Part of the Journey: How one heart patient found Mended Hearts in a desire to provide hope

11 07 2010

By Jennifer Browning

When Heidi Dohse was 13 she complained to her parents that she would get light headed. Her parents took her to the doctor who determined her problem was a lack of salt in her diet. Heidi continued to feel like something was wrong.

“No one could really find anything wrong,” Heidi said, “so I just felt like no one believed me.”

Mended Hearts member Heidi Dohse is definitely thriving. Photo courtesy of Heidi Dohse.

There were other signs that something wasn’t right. Heidi could never find her pulse.
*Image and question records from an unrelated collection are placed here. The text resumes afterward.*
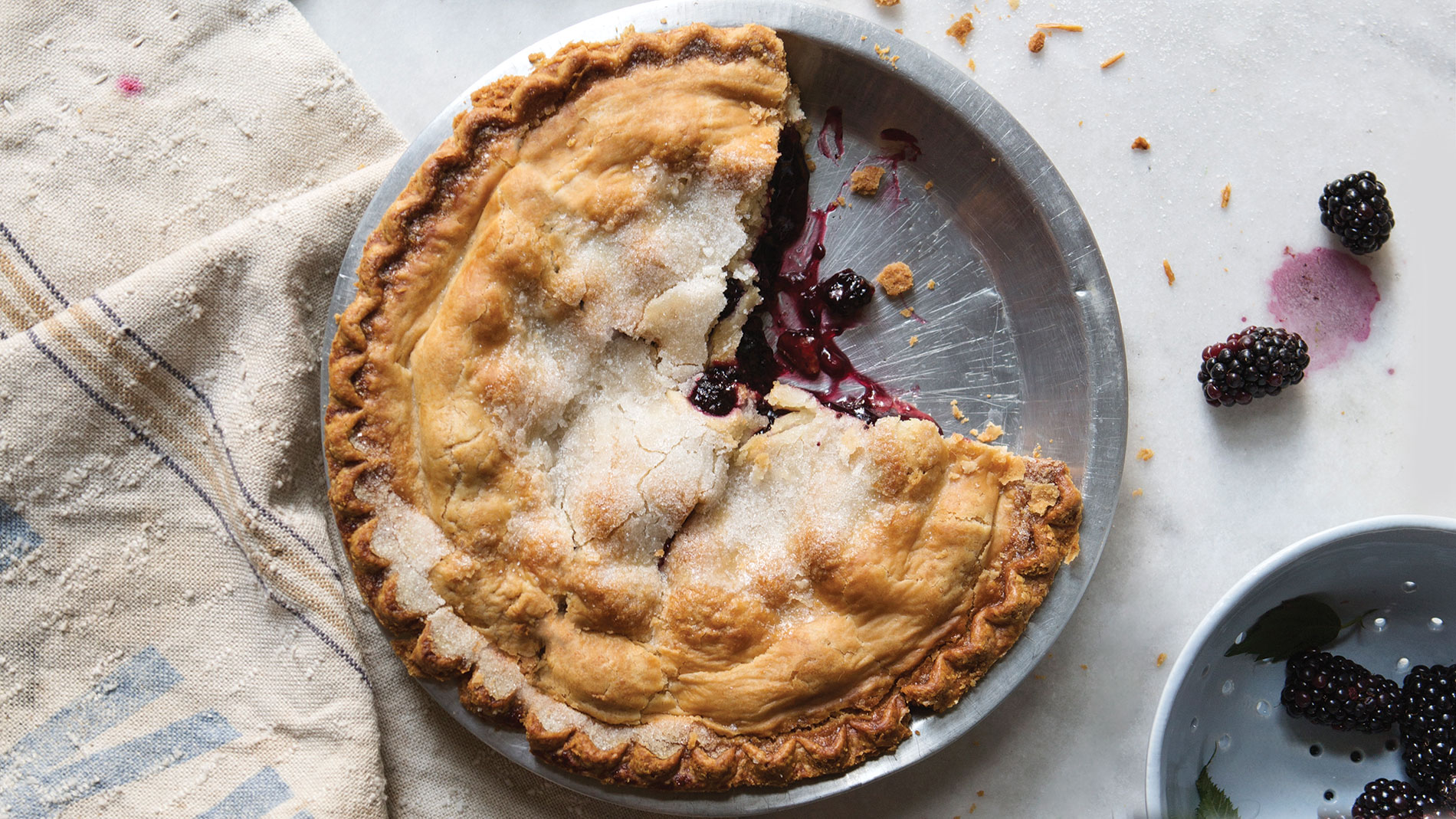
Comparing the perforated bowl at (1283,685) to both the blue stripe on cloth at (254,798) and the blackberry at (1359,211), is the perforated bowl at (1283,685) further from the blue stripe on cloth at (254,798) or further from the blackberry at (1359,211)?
the blue stripe on cloth at (254,798)

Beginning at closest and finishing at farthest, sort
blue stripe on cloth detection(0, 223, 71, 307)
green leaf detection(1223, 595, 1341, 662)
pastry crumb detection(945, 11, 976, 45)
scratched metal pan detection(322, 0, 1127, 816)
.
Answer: scratched metal pan detection(322, 0, 1127, 816), blue stripe on cloth detection(0, 223, 71, 307), green leaf detection(1223, 595, 1341, 662), pastry crumb detection(945, 11, 976, 45)

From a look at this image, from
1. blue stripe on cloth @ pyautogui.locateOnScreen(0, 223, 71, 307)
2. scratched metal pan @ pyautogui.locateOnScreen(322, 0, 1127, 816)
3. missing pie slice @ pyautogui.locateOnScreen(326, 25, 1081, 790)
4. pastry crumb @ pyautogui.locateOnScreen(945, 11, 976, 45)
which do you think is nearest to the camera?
missing pie slice @ pyautogui.locateOnScreen(326, 25, 1081, 790)

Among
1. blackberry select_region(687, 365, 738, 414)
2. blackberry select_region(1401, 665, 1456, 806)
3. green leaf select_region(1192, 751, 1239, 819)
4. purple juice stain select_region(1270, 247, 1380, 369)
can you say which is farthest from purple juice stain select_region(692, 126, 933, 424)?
blackberry select_region(1401, 665, 1456, 806)

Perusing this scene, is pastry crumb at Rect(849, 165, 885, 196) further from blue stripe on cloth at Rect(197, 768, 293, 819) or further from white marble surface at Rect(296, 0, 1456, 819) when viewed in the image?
blue stripe on cloth at Rect(197, 768, 293, 819)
“In high school P.E. they always tell us to take our pulse,” she said. “I couldn’t count it, I couldn’t figure out how people got that number. Like how to take a pulse because my heart rate was so irregular and I thought it was my own inability to count them.”

Despite having her required yearly physicals because she played sports, Heidi said her arrhythmia was so sporadic that doctors missed it each time.
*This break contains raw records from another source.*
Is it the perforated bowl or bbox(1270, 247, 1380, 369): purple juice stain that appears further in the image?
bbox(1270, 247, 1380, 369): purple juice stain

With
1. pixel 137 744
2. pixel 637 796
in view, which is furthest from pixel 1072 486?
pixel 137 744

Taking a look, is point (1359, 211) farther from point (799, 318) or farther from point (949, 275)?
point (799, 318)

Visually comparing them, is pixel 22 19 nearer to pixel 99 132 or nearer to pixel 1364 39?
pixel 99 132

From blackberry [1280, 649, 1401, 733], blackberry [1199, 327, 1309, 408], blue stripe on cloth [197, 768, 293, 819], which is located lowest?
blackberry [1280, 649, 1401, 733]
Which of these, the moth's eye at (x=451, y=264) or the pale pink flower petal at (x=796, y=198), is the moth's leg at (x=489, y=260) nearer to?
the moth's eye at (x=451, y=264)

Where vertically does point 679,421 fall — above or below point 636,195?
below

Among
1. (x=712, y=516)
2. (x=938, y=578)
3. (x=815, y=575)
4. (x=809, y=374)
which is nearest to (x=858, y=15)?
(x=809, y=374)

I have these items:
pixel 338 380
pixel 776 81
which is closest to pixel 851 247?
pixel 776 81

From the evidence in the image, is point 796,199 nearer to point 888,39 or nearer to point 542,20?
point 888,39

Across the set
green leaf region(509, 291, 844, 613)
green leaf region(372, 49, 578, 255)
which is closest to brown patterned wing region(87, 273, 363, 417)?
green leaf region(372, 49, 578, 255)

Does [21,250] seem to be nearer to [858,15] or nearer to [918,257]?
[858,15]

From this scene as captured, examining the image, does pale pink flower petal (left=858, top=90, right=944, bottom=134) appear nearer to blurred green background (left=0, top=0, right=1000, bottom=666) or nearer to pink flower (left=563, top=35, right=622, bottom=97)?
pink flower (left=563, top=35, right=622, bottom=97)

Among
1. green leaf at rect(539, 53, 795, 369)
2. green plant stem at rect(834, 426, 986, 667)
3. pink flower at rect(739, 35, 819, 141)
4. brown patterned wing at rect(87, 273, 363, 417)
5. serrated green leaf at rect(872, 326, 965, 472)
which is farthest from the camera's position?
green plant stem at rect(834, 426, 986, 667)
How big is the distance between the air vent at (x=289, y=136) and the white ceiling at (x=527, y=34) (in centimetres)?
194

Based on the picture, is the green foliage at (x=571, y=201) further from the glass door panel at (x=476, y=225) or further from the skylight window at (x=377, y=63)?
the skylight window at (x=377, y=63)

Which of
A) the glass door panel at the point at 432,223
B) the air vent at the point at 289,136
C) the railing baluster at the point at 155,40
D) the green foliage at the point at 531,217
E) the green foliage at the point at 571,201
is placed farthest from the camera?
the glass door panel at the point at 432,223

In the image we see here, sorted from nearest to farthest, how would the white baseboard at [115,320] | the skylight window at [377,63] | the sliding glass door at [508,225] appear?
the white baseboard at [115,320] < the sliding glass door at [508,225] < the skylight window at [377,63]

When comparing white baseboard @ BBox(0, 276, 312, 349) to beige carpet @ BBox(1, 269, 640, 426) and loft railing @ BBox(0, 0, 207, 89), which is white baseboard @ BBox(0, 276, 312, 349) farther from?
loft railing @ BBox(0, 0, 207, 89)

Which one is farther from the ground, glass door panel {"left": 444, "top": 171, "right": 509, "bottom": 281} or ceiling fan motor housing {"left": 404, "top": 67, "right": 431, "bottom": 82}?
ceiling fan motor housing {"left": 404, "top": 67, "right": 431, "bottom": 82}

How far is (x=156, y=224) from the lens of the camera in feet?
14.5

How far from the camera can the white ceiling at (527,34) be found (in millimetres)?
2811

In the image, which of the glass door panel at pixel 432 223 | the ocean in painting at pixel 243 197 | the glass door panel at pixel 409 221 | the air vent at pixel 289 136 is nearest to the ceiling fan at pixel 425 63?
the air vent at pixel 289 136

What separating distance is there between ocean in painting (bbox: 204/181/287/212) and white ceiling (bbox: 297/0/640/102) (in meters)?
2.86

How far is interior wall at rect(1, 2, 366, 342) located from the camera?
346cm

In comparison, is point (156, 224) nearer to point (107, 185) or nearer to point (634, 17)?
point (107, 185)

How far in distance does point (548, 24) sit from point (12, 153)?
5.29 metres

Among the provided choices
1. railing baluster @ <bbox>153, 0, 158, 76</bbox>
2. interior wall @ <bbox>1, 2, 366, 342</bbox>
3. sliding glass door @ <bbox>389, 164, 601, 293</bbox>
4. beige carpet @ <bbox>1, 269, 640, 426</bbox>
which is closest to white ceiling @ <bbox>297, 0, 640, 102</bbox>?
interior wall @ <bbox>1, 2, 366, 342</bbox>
And then there was another clue that Heidi wasn’t aware was an issue at the time.

“I could feel my heart beat,” she said, “and I didn’t know you weren’t supposed to feel your heart beating all the time.”

When Heidi went to get her wisdom teeth pulled out, her doctor didn’t go through with the procedure because he saw irregularities with her heart.

“I went in to get the wisdom teeth pulled, and they put the monitor on and put me out,” Heidi said. “I wake up from the anesthesia and I thought oh wow this is great! This didn’t even hurt! And I looked at my doctor, and he was white.”

New Mended Hearts member Heidi Dohse with Steve Stanko, Mended Hearts Cath Patient Outreach Chairman at the 2010 Mended Hearts Convention. The two met at the First Timer meeting where new members are paired up with current members. "What I like about this is that it focuses on the hope, the sharing and the helping others and that’s the part I am excited about," Heidi said. "I don’t want to be the disease or the victim, I want to be the provider of hope and compassion and resources and that’s why I like Mended Hearts."Photo by Jennifer Browning.

The doctor saw some arrhythmia issues among other things.

“He panicked, and said ‘we didn’t pull your teeth, we need you to go see and an internist or a cardiologist and tell them that something is going on,’” Heidi said. “My mom immediately took me over to the cardiologist. He put his hand on my wrist, took my pulse for 15 seconds and said I was fine.”

It wasn’t until Heidi went in to have knee surgery in 1982 that someone believed that something wasn’t right with Heidi’s heart. Before going into knee surgery,

“They put me on a little monitor, and by now I knew that when I feel my heart beating that was not a good thing,” she said. “I saw my heart beating, my nurse came in gave me an EKG and brought in the doctor. He told me that I wasn’t having surgery that I was going to the coronary unit. I thought okay, at least somebody believes me now.”

After three days in the coronary unit, she was transferred to University of California-San Francisco Hospital where she spent a month. While there doctors ran numerous tests and tested various drugs on her.

Doctors eventually told her there was nothing else they could do.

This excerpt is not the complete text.